Tommy awoke during a Canned Heat riff with an attitude matching the band’s name. “Whaddya lookin’ at?” he slurred at the friendly people with the ice cooler on the next blanket who watched him do a sideways Ali Shuffle through the deep mud.
“Peace, brother,” said one hippie sipping an ice-cold Bud, flashing a two-fingered peace sign.
“Piece of s—,” snapped Tommy, stumbling in a crazy little circle to a loud chorus of “NOOOOOOOOOs.” Tommy fell backward, landing atop the Styrofoam cooler, crushing it and all the beautiful clean, clear, ice cubes into the sludge of mud, many of the bottles smashing and foaming into the pasture.
The hippies expressed their displeasure.
Tommy jumped to his feet, throwing up his fists in a default late-1950s Brooklyn Skid Row Boys street gang rumble stance.
We all surrounded Tommy, bear-hugging him; telling him to calm down, that we were at Woodstock, where static and violence was un-cool.
What almost became the only fight at Woodstock ended with Tommy smoking the peace pipe.
We believed we were really changing the world.
It took another five years, but finally the Vietnam War ended.
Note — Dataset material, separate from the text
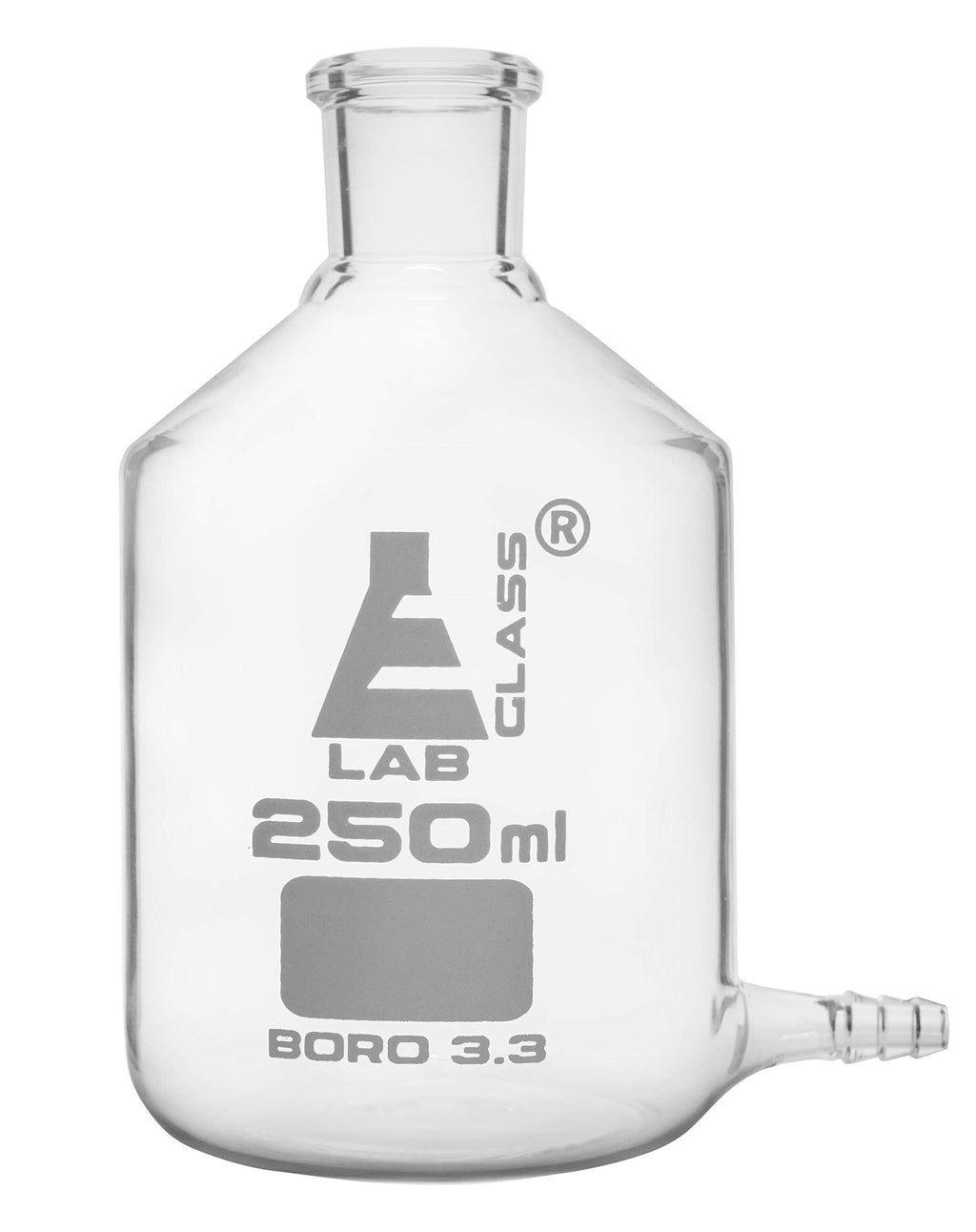Aspirator Bottle, 250ml - with Outlet for Tubing - Borosilicate Glass - Eisco Labs - LeoForward Australia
And then so did the ideals of the 1960s epitomized by Woodstock. Since then we’ve had more wars, the recent one lasting 17 insane years. Yes, we elected our first black president, but then we took two steps backward to elect a blatantly racist president.
Fifty-one years after the assassinations of Dr. Martin Luther King, we have Donald Trump calling a Southern black congressman who was 17 when King was murdered a racist, tweeting that no “human being would want to live” in Elijah Cumming’s Maryland district that is “disgusting, rat and rodent infested.”
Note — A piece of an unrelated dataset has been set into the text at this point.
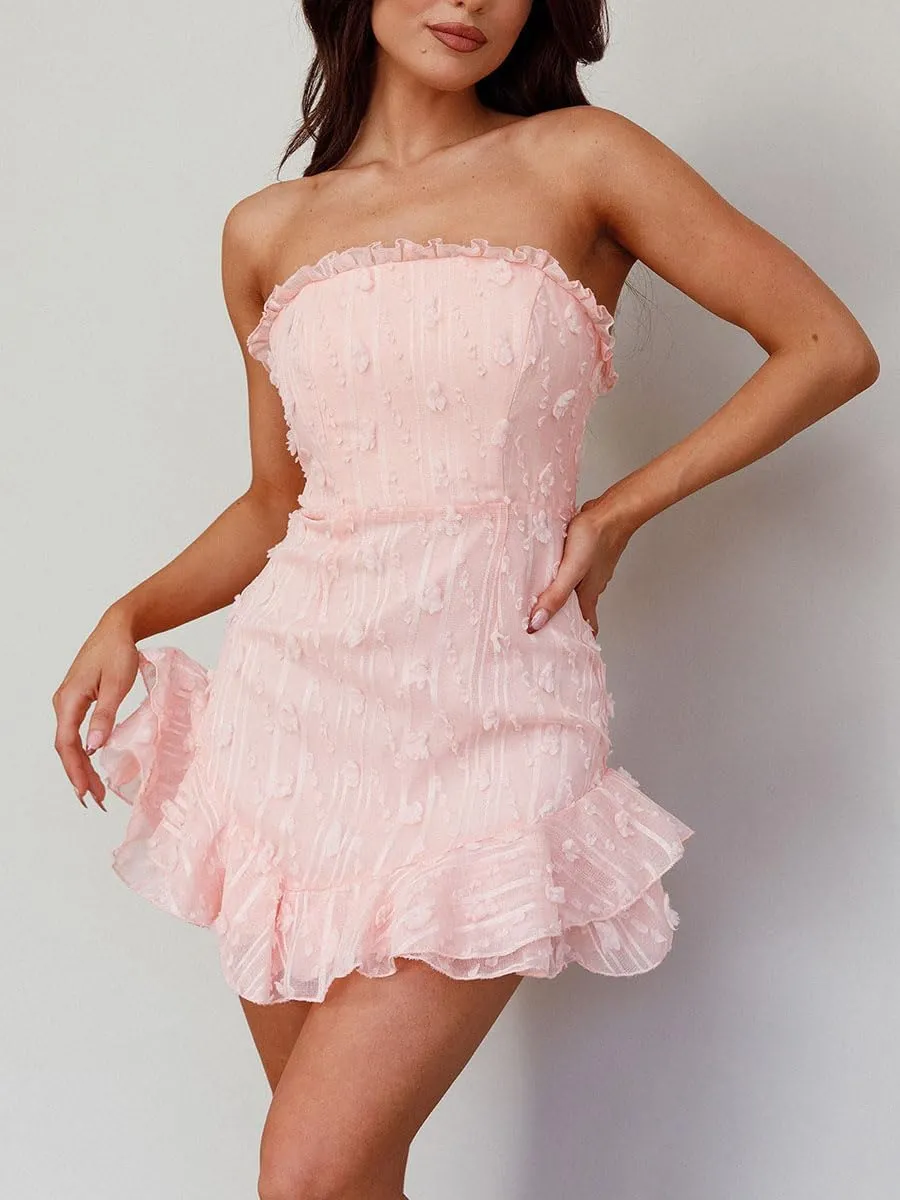 Women Vintage Floral Strapless Tube Mini Dress Sexy Off Shoulder Backless Bodycon Ruffle Flowy Dress Fairy Party Club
This was because Cummings criticized Trump’s inhumane policy of kids in cages on the border and for subpoenaing Trump’s daughter Ivanka’s and son-in-law Jared Kushner’s phone and email records as White House staffers for his Congressional Oversight Committee probe.
Trump has also singled out four freshman Congresswomen of color for derision, labeling them as racists and anti-Semitic, telling these American citizens “to go back to where they come from.”
This from a man who married two women from Communist bloc nations who gave birth to four of his five kids. This is the same Trump whose father was arrested at a Ku Klux Klan riot against the NYPD in 1927 in Queens, NY. The same Donald Trump whose first wife Ivana revealed in her autobiography that Donald Trump slept with a book of Hitler’s speeches on his nightstand. The same Donald Trump who was charged, along with his Klansman father Fred, twice by the Federal government under the Richard Nixon Administration for racial discrimination as landlords of Federally subsidized housing.
The same Donald Trump who took out a full-page New York Times ad calling for the death penalty for the Central Park Five who were later exonerated by DNA evidence and the real attacker’s confession. Trump still insists they were guilty.
The same Donald Trump who said there were good people on both sides of a neo-Nazi march in Charlottesville.
In 50 years, we’ve gone from Woodstock to concentration camps for children on our southern border and an autocratic racist in the White House.
It’s like angry Tommy from Brooklyn grew old, got platinum-dyed hair plugs, and became president.
People have asked me if I’m going to Woodstock 2019.
I’m not sure it will even happen. If it does, I’ll take a pass. I just wish all the young people who do go also make the effort to vote in 2020, because that will be the defining event of their generation in this sadly divided nation.